*** Provided passage ***

One Room at a Time Ep. 02 Part 2 — How do we actually reform housing policy? Insights from the ‘Zoning Whisperer,’ Eric Kronberg

Atticus LeBlanc sits down with “Zoning Whisperer” Eric Kronberg to unpack the math, policy, and politics behind the housing crisis.

October 29, 2025

When you talk to Eric Kronberg, it’s hard not to feel both frustrated and hopeful at the same time. Frustrated, because he knows exactly how broken America’s housing system is. Hopeful, because he’s spent his career helping communities see that the solutions aren’t mysterious—they’re mathematical.

In Part 2 of our One Room at a Time conversation, PadSplit CEO Atticus LeBlanc sits down again with the “Zoning Whisperer” himself to unpack the math, policy, and politics behind housing reform—and how ordinary people can help rebuild a system that works for everyone.

Zoning by guesswork

For years, Kronberg has worked with the Incremental Development Alliance, a nonprofit teaching city officials, planners, and small developers how to read the real numbers behind zoning. One of his favorite exercises pairs a simple site plan with a basic pro forma—revealing how a few lines of zoning code can make or break a project.

“So few people writing zoning ordinances understand development math,” he says. “They’re guessing. Educated guessing, but still guessing. The result is poorly calibrated codes that make it almost impossible to build the small-scale housing we actually need.”

***

_Short problem A_. Reproduce verbatim the part of the housing reform article running from "One Room at a Time Ep." down to "aren’t mysterious—they’re mathematical.".

*** Excerpted records ***

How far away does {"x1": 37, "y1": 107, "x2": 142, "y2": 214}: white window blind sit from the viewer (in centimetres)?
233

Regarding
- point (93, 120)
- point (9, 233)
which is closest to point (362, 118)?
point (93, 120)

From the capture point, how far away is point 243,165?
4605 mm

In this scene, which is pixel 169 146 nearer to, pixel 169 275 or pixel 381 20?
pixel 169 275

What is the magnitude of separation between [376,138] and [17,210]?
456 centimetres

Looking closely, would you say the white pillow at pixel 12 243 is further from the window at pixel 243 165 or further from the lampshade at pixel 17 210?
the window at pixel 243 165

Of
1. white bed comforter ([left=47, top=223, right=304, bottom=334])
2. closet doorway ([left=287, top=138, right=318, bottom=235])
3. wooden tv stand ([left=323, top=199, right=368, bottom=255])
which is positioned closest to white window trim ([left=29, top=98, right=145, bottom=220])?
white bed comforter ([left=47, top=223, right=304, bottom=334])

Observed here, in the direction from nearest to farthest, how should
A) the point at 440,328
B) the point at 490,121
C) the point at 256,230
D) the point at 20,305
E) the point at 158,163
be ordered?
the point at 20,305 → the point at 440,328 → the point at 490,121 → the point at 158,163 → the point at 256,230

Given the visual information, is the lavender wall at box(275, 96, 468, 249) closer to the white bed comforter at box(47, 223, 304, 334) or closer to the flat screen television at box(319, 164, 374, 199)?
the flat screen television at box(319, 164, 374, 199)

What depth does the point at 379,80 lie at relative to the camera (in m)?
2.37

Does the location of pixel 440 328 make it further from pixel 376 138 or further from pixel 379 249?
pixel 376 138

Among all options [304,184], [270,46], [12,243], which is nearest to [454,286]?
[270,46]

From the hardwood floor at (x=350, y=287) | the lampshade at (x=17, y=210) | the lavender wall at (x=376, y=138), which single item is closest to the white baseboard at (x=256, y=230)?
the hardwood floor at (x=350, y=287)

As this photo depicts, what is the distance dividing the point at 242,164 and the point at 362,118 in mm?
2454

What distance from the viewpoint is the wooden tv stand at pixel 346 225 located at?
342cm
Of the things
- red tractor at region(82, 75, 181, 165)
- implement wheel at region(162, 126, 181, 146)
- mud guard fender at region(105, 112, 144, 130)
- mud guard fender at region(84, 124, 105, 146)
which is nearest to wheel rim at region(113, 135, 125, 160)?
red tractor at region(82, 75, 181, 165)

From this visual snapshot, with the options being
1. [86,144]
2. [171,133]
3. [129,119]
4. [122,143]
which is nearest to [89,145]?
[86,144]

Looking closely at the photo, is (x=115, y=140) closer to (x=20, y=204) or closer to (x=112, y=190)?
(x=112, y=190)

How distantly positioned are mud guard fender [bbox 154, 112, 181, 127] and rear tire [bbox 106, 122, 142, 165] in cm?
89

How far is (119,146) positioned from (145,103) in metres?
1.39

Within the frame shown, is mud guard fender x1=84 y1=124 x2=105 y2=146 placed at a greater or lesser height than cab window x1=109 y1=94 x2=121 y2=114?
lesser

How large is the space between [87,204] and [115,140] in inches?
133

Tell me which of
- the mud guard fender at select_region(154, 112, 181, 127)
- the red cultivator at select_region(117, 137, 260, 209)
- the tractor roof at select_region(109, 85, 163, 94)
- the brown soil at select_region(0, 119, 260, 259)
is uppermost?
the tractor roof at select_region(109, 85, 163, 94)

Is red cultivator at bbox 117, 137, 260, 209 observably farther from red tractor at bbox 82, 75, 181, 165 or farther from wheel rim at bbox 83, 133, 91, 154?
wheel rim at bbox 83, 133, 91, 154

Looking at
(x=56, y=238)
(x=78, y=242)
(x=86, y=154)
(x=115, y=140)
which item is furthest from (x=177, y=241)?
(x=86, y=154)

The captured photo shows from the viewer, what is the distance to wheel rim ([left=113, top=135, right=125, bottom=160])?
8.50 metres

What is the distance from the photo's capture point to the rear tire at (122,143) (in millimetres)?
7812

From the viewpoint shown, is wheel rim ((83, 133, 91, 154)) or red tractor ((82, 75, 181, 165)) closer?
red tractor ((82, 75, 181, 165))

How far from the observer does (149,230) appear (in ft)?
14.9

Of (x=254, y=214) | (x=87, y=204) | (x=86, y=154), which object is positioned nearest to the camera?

***

_Short problem B_. Convert everything in the listing from the line containing "How far from" down to the final line into a JSON array of strings, one string per line, with blank lines skipped.

_Correct output A_.
One Room at a Time Ep. 02 Part 2 — How do we actually reform housing policy? Insights from the ‘Zoning Whisperer,’ Eric Kronberg

Atticus LeBlanc sits down with “Zoning Whisperer” Eric Kronberg to unpack the math, policy, and politics behind the housing crisis.

October 29, 2025

When you talk to Eric Kronberg, it’s hard not to feel both frustrated and hopeful at the same time. Frustrated, because he knows exactly how broken America’s housing system is. Hopeful, because he’s spent his career helping communities see that the solutions aren’t mysterious—they’re mathematical.

_Correct output B_.
[
  "How far from the observer does (149,230) appear (in ft)?",
  "14.9",
  "Of (x=254, y=214) | (x=87, y=204) | (x=86, y=154), which object is positioned nearest to the camera?"
]